The Up band covers quite a bit. Instead of simply tracking your movement, like the Nike Fuel band, it also monitors your sleep. It works as a stopwatch too. All this data is fed into your Up app, building up a picture of your day.
On the basic Up app, movement is measured by steps only, which seems a little arbitrary, especially if you like cycling and other sports. But the app does allow you to connect with a range of other services, such as My Fitness Pal, Sleepio, RunKeeper, Notch and even IFTTT (If This Then That), which makes it more useful.
If you are looking for a lazy way to do things, the Up band isn’t it. It requires a bit of user intervention. For example, at night, you have to remember to switch it into sleep mode, or else it will tell you that you haven’t slept at all, throwing your stats out for the week.
After you switch it into sleep mode, it will track how long it took you to fall asleep and then, based on your movements, how much time you spent in deep sleep versus lighter sleep.
And the more information you give it, the better picture it builds up. You can log your food and drink, and your daily moods through the app, giving the system a more rounded view of your typical day.
The Up app provides daily “insights” that are intended to be inspiring. Most of them appear to be aimed at a US audience, citing US-based figures for average movement and so on.
One thing: the Jawbone Up requires a smartphone to transfer your data to the service, allowing it to build up a profile of you.
After two days it will have enough data to start noting trends so you can see how well you’re sleeping (or not), and how your activity level fluctuates. It will track workout time, calories burned and, if you give it the information, your food intake too.

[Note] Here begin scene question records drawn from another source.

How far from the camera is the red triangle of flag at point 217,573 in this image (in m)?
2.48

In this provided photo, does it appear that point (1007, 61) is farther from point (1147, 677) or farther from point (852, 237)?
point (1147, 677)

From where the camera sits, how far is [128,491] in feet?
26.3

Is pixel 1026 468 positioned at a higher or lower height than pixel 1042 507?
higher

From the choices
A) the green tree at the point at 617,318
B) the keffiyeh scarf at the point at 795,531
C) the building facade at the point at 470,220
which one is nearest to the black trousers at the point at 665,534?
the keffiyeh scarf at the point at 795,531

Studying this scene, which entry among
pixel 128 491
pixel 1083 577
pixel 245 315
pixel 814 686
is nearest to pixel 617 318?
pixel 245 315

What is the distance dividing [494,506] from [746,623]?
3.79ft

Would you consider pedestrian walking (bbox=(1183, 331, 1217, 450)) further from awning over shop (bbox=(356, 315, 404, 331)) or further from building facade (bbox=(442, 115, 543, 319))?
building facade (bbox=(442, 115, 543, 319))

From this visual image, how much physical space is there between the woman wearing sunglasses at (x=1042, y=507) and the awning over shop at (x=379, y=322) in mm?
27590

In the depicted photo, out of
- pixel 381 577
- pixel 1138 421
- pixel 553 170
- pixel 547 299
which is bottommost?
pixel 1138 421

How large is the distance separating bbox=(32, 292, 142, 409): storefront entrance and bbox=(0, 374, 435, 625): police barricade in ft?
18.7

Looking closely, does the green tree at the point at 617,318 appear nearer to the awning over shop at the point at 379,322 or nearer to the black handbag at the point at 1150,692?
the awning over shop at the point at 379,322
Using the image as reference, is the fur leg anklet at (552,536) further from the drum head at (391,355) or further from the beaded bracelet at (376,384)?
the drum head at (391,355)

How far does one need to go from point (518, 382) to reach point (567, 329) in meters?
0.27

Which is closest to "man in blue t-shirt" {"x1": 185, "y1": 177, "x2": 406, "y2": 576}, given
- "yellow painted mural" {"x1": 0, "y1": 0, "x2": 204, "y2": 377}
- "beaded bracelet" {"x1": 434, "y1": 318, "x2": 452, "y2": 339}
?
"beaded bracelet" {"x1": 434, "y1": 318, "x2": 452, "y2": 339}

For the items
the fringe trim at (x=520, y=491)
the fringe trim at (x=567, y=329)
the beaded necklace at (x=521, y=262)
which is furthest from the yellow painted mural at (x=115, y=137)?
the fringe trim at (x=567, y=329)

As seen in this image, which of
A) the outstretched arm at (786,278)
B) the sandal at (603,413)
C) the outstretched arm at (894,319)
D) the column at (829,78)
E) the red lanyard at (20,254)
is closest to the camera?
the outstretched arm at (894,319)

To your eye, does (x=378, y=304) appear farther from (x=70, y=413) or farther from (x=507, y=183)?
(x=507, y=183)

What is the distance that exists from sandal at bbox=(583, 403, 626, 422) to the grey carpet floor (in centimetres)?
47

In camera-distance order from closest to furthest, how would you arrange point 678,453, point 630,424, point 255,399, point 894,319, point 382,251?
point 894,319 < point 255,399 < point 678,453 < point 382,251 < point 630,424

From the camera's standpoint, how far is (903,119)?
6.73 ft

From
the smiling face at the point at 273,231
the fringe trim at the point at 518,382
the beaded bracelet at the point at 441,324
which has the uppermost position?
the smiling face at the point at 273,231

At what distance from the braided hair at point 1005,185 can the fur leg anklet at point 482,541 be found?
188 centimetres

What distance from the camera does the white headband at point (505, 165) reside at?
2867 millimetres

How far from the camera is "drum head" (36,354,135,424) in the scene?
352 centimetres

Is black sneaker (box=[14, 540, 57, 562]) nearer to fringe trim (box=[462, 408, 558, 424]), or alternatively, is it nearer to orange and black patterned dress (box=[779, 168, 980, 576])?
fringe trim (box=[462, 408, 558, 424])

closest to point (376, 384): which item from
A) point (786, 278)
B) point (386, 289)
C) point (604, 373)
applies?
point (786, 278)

It’s easy to set up: charge it, download the app and plug the band into the headphone jack on your phone. It walks you through the steps and you are ready to go in only a few minutes, which is refreshing.
There’s no Bluetooth to wind down the battery life on your band or your phone; all data transfer is done via the headphone jack. Jawbone recommends you do the sync about twice a day. You get about 10 days out of a full charge on the band, but you need a USB-to-headphone jack attachment to do it, which is slightly annoying because it’s the first thing you misplace.
But this band is going to change my life (allegedly). I’ll sleep better, move more, eat better (maybe) and maybe even fit in a perfectly calculated nap or two.
Day one doesn’t go too badly. The alarm on the band wakes me up before my regular alarm goes off, evidently deciding that my sleep cycle is at the best point to do this.
There’s a minor hiccup later when I realise that it’s best to calibrate the distance settings on the band. Although it’s got an accelerometer built into it, and will calculate steps straight out of box, the distance will vary according to your stride length. And I’ve got a little less stride than the average person. It can also be a little generous; for example, I added 32 steps (allegedly) to my daily tally without ever leaving my desk.
The band will also prompt you to get up and move around if you have spent too long sitting at your desk. I’ve set it initially to 30 minutes, but that’s quickly changed or else I’d never get any work done.
No wireless syncing means I have to stop myself taking the band on and off several times a day just to see how I’m doing. It’s a little frustrating, as you can’t keep track during the day without taking it off, plugging it in and waiting.
After the first Up debacle, I’m a little nervous about keeping it on in the shower, but it makes it through unscathed.
By day three, I’m falling down on the food and drink logging, but the band has shown me one thing: I’m not sleeping nearly as much as I thought. And it’s tough to stick to the 10,000 steps goal when you have a desk job.
The idle-reminder prompts me to get up occasionally, but most of the time it’s ignored. Still, I get some extra activity logged at a kickboxing class, which pushes my stats a bit higher. And Up tells me I’m in the top 30 per cent of Up users for activity levels, which is reassuring.
A week later and the band is still going strong. It’s been through numerous showers, been pulled on and off several times a day and survived several workouts – things that rendered the previous bands useless after disturbingly short periods of time. So it’s safe to say that they’ve improved the design drastically.
While it hasn’t caused any major shift in my lifestyle, forcing myself to document what I eat, making me more aware of my movement and tracking my sleep has made me more conscious of it. A few small changes here and there add up.
Just don’t expect it to do all the work for you – no amount of advanced technology in a band will do that. Not yet, anyway.